Виноватых бьют - Сергей Кубрин
Шрифт:
Интервал:
Закладка:
– Я Лёха Старый. Пришёл от Дохлого.
«Нихрена не старый», – размышлял.
– Что нужно?
– Камень нужен. Камень – это гашиш.
– Пояснять не надо. Особо не нагнетай. Оперативная работа – это искусство.
– Я так-то на следователя учился, – заметил Лёха.
Не стали выяснять. Дело за малым: зайти, передать купюру, получить товар. Проверочная закупка, а дальше видно.
Пока ехали на точку, Жарков раза три повторил, что бояться не нужно, но бдительность не терять. Получится – хорошо, нет – ушёл спокойно.
– Я за тебя отвечаю. Савчук с меня спросит.
Стажёр не переживал. В академии рассказывали про такие вот операции, и вроде бы каждый через это проходил. Типичная служебная обязанность.
Проводил до места, ещё раз провёл инструктаж. Прикинул, стоит ли, нет… но уже приехали, уже обговорили, и ладно. Махнул рукой и на выдохе бросил: «Иди».
Минут через двадцать позвонили с городского. Жарков высокомерно обронил: «Слушаю», и тут же потянулся к замку зажигания.
– Состояние ухудшилось, ухудшается. Приезжайте, если можете.
Он ответил – конечно, может, какой разговор. Уже надавил на педаль сцепления. Сейчас, сейчас. До десяти буквально досчитаю. После считал до пятнадцати, ещё минуту, две, три… Подъезд сыто молчал, проглотив стажёра.
«Туда и обратно, – вслух произнёс, – ничего уж, наверное, не случится». Рванул по внутреннему двору, минуя предупреждающие знаки дорожного движения, судьбы, предчувствия.

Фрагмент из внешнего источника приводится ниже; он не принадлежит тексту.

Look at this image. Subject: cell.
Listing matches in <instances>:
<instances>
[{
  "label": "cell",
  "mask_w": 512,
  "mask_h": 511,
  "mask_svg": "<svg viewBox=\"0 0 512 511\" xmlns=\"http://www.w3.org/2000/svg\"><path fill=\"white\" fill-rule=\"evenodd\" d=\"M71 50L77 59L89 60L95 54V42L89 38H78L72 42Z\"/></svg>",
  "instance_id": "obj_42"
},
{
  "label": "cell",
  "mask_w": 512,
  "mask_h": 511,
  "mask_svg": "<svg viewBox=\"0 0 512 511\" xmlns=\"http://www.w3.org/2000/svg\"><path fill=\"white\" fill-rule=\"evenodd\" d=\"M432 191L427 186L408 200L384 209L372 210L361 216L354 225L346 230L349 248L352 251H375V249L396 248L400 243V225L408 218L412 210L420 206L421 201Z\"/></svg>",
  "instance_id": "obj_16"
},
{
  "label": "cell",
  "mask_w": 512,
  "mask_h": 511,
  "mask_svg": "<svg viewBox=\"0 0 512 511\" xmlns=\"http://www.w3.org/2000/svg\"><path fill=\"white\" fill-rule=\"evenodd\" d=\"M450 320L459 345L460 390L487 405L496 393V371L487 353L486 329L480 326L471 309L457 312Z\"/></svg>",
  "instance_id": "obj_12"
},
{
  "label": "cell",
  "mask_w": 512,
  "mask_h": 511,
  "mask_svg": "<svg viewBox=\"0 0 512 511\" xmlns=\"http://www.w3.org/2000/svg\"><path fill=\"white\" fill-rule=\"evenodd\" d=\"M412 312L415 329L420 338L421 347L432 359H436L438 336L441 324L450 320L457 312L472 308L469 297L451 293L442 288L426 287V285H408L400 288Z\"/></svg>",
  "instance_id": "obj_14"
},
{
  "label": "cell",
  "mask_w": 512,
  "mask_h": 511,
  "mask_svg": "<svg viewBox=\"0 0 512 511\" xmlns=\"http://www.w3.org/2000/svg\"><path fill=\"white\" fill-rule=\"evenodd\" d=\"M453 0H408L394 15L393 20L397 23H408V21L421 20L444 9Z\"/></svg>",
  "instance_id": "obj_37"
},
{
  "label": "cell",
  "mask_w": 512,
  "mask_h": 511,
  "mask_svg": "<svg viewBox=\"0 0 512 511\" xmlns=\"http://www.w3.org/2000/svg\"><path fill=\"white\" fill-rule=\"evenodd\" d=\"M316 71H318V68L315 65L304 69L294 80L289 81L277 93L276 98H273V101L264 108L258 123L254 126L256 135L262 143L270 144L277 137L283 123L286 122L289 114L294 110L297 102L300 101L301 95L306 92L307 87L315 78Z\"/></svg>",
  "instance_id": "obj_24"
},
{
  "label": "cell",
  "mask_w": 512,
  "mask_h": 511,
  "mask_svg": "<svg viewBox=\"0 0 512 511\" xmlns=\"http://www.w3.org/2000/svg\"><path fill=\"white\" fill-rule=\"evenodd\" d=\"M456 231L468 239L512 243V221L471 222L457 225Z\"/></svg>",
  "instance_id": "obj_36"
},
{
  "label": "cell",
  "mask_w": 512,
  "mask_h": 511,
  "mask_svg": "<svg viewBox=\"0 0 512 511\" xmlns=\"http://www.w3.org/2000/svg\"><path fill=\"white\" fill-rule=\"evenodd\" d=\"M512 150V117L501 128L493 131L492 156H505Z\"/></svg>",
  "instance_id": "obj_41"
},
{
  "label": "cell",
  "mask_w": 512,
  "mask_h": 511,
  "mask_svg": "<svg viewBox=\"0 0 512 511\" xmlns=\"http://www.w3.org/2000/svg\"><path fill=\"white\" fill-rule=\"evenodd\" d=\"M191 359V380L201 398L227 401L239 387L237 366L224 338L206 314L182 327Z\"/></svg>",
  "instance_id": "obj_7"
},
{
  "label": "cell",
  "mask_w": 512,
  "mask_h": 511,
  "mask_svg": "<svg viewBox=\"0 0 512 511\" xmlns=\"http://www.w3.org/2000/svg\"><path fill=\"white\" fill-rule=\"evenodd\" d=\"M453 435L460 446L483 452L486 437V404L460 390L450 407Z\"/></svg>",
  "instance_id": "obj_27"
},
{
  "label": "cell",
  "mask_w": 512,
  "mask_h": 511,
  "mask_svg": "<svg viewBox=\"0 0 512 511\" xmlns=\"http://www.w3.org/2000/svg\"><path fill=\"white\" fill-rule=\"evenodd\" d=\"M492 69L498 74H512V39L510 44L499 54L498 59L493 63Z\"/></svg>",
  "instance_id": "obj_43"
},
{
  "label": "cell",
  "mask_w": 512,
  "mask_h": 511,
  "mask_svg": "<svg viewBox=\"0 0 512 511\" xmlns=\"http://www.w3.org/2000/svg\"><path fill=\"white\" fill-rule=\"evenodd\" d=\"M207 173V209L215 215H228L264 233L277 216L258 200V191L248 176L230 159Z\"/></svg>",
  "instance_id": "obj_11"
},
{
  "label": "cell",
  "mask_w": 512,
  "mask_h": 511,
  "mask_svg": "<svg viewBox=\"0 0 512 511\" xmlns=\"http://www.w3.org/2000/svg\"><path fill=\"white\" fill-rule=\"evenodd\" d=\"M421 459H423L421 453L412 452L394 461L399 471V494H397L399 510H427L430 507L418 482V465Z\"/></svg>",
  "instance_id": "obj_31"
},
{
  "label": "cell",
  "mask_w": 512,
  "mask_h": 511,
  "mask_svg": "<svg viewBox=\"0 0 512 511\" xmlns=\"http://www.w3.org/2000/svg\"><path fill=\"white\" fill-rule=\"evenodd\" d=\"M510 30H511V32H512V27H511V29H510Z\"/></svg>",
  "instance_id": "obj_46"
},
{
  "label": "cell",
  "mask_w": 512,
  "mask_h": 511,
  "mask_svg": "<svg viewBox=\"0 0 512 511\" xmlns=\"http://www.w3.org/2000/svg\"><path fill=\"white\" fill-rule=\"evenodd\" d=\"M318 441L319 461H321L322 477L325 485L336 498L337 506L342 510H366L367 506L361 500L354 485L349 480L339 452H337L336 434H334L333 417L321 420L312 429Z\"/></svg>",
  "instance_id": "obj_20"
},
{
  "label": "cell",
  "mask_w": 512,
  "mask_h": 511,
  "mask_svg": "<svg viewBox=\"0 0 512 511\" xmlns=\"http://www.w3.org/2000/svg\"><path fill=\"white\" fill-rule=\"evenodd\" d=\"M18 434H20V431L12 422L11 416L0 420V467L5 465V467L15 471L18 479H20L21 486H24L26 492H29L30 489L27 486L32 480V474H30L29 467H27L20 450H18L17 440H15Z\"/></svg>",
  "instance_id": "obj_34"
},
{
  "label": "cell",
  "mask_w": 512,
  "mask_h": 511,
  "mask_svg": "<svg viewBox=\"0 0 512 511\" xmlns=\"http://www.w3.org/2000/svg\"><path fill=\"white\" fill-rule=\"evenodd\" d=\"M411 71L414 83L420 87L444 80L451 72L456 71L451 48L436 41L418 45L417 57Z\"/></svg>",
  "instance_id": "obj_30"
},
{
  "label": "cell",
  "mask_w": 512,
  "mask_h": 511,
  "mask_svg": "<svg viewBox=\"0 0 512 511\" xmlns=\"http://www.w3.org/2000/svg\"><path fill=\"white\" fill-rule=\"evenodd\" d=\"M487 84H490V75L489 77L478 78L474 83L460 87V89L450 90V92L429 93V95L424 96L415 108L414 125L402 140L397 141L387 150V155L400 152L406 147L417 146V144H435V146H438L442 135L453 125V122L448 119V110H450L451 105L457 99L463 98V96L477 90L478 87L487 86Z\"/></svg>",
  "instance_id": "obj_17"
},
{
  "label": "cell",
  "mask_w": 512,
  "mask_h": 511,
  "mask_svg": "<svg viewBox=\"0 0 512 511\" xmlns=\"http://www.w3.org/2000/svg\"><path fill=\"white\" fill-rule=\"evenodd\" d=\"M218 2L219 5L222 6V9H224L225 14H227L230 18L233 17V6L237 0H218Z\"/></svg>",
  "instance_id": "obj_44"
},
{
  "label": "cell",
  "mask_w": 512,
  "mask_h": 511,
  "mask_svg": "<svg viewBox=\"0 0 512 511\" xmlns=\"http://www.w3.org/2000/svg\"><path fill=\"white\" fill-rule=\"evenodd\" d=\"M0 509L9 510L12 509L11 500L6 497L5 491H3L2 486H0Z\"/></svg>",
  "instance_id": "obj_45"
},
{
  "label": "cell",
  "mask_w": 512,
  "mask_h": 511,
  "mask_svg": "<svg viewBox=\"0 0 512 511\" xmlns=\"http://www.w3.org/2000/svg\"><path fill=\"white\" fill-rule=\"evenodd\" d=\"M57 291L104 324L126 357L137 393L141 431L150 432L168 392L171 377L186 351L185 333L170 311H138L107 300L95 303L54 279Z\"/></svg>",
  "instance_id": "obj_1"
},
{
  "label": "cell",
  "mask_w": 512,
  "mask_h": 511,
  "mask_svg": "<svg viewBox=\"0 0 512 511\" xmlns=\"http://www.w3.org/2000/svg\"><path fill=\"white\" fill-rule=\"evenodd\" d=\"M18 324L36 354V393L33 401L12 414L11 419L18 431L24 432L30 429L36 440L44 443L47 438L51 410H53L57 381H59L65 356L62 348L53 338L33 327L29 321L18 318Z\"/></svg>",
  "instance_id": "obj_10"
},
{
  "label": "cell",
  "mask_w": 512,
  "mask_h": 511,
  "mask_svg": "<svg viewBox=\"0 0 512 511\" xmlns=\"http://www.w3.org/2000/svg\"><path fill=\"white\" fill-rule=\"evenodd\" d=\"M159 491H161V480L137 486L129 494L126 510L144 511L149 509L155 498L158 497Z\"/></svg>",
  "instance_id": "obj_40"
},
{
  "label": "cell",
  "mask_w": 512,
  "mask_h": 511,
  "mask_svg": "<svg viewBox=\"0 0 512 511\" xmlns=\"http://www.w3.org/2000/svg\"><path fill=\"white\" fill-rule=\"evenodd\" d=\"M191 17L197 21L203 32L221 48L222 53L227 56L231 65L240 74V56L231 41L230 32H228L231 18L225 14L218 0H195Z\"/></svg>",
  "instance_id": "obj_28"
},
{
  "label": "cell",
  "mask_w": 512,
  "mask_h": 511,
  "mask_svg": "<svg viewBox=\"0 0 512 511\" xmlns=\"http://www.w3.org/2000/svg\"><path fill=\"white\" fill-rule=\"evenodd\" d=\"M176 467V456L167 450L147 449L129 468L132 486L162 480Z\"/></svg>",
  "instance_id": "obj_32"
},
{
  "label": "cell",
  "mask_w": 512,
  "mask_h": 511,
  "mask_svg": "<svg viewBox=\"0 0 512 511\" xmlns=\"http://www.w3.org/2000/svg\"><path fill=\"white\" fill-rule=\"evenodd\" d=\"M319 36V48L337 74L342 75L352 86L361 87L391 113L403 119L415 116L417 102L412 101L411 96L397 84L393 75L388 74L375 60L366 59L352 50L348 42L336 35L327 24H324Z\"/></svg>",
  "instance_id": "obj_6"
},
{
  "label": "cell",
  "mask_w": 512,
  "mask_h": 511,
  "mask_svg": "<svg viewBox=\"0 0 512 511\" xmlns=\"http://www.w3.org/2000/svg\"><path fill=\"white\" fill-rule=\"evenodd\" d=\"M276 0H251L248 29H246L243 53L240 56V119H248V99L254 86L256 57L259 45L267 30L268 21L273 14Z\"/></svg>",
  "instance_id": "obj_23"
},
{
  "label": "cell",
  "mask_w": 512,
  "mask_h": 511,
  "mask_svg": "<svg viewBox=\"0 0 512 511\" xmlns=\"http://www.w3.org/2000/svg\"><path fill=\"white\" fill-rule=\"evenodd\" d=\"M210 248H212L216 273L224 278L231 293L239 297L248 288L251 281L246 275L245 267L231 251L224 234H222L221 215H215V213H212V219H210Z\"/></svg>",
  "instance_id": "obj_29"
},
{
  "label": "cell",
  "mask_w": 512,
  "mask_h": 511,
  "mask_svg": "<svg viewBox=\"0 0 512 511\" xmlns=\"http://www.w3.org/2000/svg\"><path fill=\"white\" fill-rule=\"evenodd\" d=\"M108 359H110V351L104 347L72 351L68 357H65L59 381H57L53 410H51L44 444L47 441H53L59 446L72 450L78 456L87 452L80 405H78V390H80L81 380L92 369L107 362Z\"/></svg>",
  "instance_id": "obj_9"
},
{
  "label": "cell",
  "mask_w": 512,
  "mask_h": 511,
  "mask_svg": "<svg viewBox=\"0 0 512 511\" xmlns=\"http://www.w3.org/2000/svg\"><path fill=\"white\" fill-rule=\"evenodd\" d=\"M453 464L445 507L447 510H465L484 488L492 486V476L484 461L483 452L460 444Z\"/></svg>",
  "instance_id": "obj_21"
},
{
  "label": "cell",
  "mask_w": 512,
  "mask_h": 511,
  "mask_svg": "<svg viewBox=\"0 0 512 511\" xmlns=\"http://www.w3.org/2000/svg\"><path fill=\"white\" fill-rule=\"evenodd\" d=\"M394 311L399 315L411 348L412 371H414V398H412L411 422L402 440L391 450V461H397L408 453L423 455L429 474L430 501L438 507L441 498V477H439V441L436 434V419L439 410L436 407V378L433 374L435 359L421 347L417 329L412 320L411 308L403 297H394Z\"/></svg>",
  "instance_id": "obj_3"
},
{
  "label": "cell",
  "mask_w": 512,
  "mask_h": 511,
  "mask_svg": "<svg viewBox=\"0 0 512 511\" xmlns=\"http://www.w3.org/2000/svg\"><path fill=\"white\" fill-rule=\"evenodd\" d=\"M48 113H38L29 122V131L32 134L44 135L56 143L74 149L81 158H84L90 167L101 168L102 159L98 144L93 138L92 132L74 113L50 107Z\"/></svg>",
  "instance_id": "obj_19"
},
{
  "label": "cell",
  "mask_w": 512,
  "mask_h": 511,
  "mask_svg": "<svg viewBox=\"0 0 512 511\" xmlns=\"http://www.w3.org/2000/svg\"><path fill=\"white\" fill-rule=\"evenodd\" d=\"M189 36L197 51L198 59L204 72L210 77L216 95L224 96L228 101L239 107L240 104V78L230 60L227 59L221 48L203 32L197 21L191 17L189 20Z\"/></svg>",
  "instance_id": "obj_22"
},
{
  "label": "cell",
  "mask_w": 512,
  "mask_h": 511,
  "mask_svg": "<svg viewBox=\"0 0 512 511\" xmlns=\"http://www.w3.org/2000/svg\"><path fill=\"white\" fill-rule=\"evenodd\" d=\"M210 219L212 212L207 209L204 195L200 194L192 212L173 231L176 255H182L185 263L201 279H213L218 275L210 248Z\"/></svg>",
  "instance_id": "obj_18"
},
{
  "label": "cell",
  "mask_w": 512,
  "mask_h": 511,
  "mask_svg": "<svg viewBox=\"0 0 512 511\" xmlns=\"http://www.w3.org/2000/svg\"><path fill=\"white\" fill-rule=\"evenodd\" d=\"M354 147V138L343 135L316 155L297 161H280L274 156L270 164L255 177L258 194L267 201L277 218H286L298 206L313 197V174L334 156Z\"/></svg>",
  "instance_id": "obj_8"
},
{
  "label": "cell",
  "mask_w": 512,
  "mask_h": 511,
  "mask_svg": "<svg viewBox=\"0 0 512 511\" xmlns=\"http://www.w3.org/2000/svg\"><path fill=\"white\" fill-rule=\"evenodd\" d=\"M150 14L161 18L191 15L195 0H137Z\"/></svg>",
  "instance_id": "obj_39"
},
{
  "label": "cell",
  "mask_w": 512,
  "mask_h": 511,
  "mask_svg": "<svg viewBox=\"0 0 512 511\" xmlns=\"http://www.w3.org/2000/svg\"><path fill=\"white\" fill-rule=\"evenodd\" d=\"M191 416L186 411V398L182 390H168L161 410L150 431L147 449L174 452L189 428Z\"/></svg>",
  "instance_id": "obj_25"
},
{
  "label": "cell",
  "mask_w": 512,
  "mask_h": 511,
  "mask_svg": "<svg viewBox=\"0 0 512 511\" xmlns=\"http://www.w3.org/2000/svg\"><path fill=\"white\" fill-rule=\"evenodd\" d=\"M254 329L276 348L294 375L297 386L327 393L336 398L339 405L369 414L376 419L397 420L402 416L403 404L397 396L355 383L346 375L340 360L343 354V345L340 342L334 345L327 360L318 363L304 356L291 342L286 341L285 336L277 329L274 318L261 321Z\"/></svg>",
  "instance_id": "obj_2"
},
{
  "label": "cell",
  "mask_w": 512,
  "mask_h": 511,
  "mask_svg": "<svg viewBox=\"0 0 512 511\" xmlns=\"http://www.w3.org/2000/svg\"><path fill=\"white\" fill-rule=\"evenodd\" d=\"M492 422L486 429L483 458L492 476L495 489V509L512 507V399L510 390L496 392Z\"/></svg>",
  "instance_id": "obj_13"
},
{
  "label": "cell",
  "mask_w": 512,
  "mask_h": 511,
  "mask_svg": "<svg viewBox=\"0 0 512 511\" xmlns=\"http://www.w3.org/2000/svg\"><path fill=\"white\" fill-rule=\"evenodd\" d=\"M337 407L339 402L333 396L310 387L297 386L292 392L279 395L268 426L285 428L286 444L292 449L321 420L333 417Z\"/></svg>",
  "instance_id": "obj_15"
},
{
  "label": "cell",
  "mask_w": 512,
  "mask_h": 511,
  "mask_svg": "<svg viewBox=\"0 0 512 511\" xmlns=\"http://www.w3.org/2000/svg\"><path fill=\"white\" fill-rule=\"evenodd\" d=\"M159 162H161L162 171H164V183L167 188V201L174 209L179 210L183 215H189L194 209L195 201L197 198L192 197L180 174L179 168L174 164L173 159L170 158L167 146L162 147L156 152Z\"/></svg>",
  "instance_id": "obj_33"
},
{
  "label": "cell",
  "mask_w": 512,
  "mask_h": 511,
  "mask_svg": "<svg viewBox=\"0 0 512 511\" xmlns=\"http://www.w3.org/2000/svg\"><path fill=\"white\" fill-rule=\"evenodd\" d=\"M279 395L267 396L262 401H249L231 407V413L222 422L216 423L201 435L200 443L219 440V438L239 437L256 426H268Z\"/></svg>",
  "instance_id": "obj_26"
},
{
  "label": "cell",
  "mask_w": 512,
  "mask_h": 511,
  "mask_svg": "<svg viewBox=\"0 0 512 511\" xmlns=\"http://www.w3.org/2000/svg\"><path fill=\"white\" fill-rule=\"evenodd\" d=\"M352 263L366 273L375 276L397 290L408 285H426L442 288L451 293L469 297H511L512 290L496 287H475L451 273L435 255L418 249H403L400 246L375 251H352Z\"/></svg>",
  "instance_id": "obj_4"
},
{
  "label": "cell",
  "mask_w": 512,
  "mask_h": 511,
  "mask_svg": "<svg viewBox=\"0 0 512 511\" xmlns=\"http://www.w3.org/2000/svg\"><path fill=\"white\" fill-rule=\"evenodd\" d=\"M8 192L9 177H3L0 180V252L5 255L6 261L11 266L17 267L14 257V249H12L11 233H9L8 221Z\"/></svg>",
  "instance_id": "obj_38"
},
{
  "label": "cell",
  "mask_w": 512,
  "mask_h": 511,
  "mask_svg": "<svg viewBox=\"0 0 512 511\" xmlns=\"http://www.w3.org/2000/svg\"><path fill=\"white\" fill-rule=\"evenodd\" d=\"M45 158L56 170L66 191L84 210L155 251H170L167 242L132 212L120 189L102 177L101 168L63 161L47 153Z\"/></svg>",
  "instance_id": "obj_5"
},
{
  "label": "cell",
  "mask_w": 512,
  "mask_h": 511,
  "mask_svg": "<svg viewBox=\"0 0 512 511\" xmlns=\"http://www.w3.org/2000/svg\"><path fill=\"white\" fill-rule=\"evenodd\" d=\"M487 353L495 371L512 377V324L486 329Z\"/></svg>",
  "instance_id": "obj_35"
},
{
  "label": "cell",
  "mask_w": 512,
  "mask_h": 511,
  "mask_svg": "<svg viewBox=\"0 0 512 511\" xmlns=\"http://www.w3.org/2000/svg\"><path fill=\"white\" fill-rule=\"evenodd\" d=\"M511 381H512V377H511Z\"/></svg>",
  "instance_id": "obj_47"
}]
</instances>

Отец, сколько помнил Жарков, всегда готовился к смерти. Умру молодым, не доживу до сорока. Когда отметил пятьдесят – решил, что будет жить вечно, раз такое дело. В принципе любил жить, но не видел особой причины. Да, был сын, который вроде всегда крутился на расстоянии вытянутой руки и чуть что приезжал, разговаривал, помогал. А так – ничего особенного: с первой женой развёлся, вторая ушла сама, с третьей в брак не вступил, но виделся иногда, очень редко. Потом – пустота, пенсия, сбежавшие годы, новые болячки, и вот, пожалуйста, товарищ инсульт.
Жарков, пока ехал, представлял, как закрутятся ближайшие три дня, если всё-таки произойдёт сегодня. Уже обдумывал, есть ли знакомые ритуальщики, и всё такое. А поминки… надо же организовать.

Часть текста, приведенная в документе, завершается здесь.